Take a look here, some of the photos are stunning! http://www.parliamentcoach.com/index.html


----------



## 88847 (May 9, 2005)

dave

when you order yours, ask if they have another for me :lol:


----------



## arvy (May 9, 2005)

put me down for two!!

arvy.


----------



## 88742 (May 9, 2005)

Question?

If you get to use all it's facilities will there be anybody around to impress !!!!


----------



## 88781 (May 9, 2005)

:lol: That's a good point Ian, however if you can afford the £1 million price tag for a 4 berth, I'm sure Messrs, Blair/Bush would be inviting themselves around for a cuppa!


----------



## Motorhomersimpson (May 9, 2005)

> bsb2000 Posted: Wed Apr 13, 2005 7:51 pm Post subject:
> 
> --------------------------------------------------------------------------------
> 
> ...


Also if you have have a warranty claim after such an attack, who'll be around for you to claim against. :lol:

MHS...Rob


----------



## Anonymous (Nov 10, 2000)

8O It would be an awful shame if you had parked it at Ground Zero 8O


----------



## 89074 (May 13, 2005)

does anyone else find the fact that there is a market for this type of thing kind of sad


----------



## Drummer (May 9, 2005)

As Mr.

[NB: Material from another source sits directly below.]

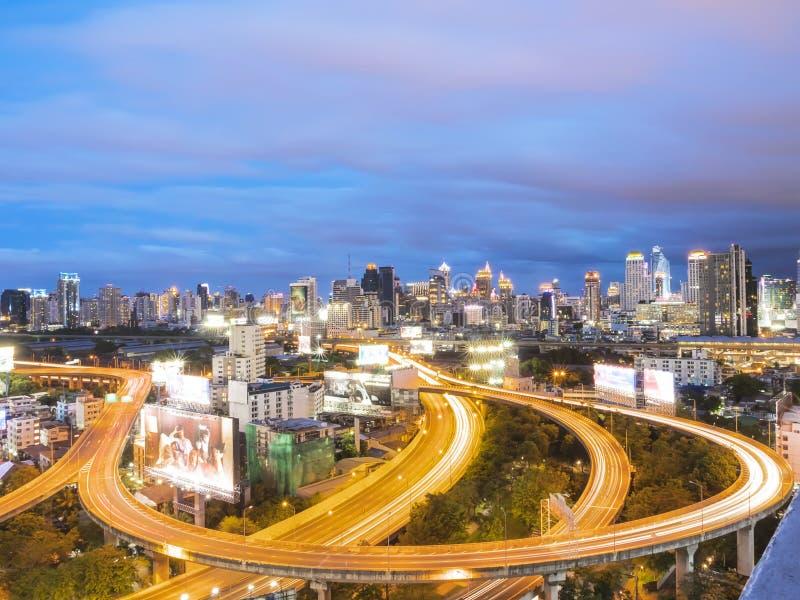 在微明的曼谷明确方式与多云天空 免版税库存照片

Mcenroe once said " YOU CANNOT BE SERIOUS!"
You know, people starving, tsunarmis, global warming & he's got all this dosh to waste! :roll:


----------



## 88741 (May 9, 2005)

tweenievan said:


> does anyone else find the fact that there is a market for this type of thing kind of sad


Yes me, sad, mad and very scary


----------



## Arizona (May 9, 2005)

Ya mean it can't fly. What a waste of money!! 

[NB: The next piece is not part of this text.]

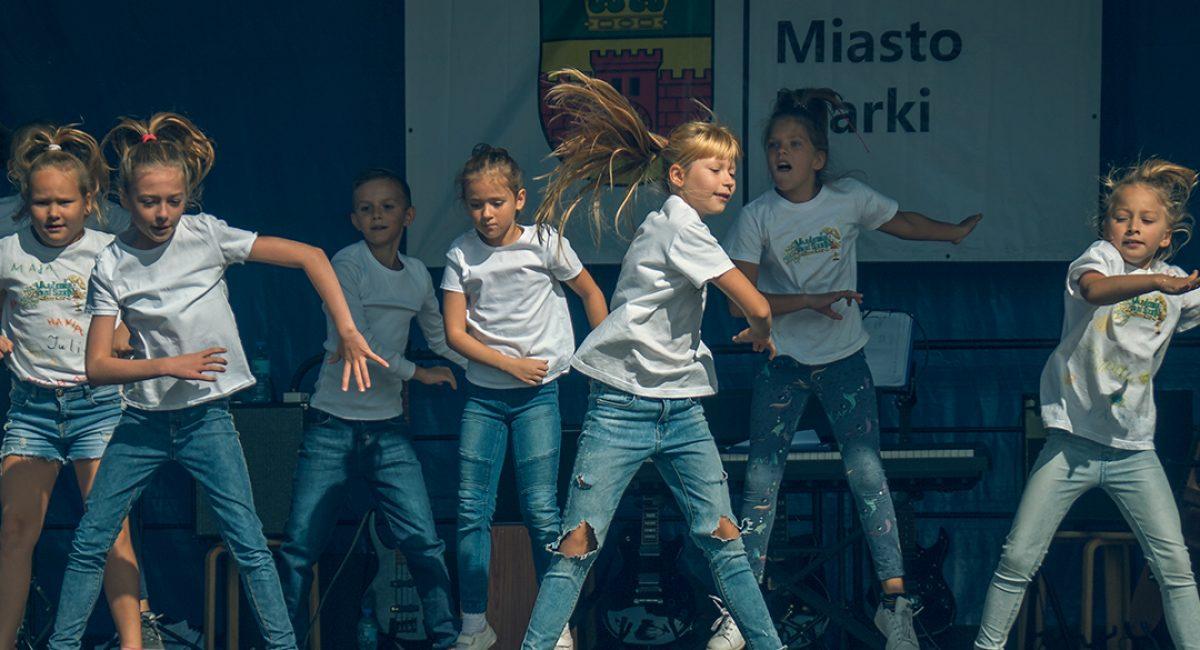 Pokazy taneczne zespołów zakademia Pani Szafki Marki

There's obviously a lot of people over there that just don't know what to spend their money on. It's a real case of "mine has got to be better than yours" 

Seriously Sad

regards

Arizona


----------



## Motorhomersimpson (May 9, 2005)

I have to wonder, how would they test this vehicle to make sure it all works :lol: , bit late finding out if it was to be used in anger, so to speak. :wink: 

Dave and Mandy, just noticed that you have passed the 1,000 post mark, well done, always posts of interest and information, not forgetting humour of course.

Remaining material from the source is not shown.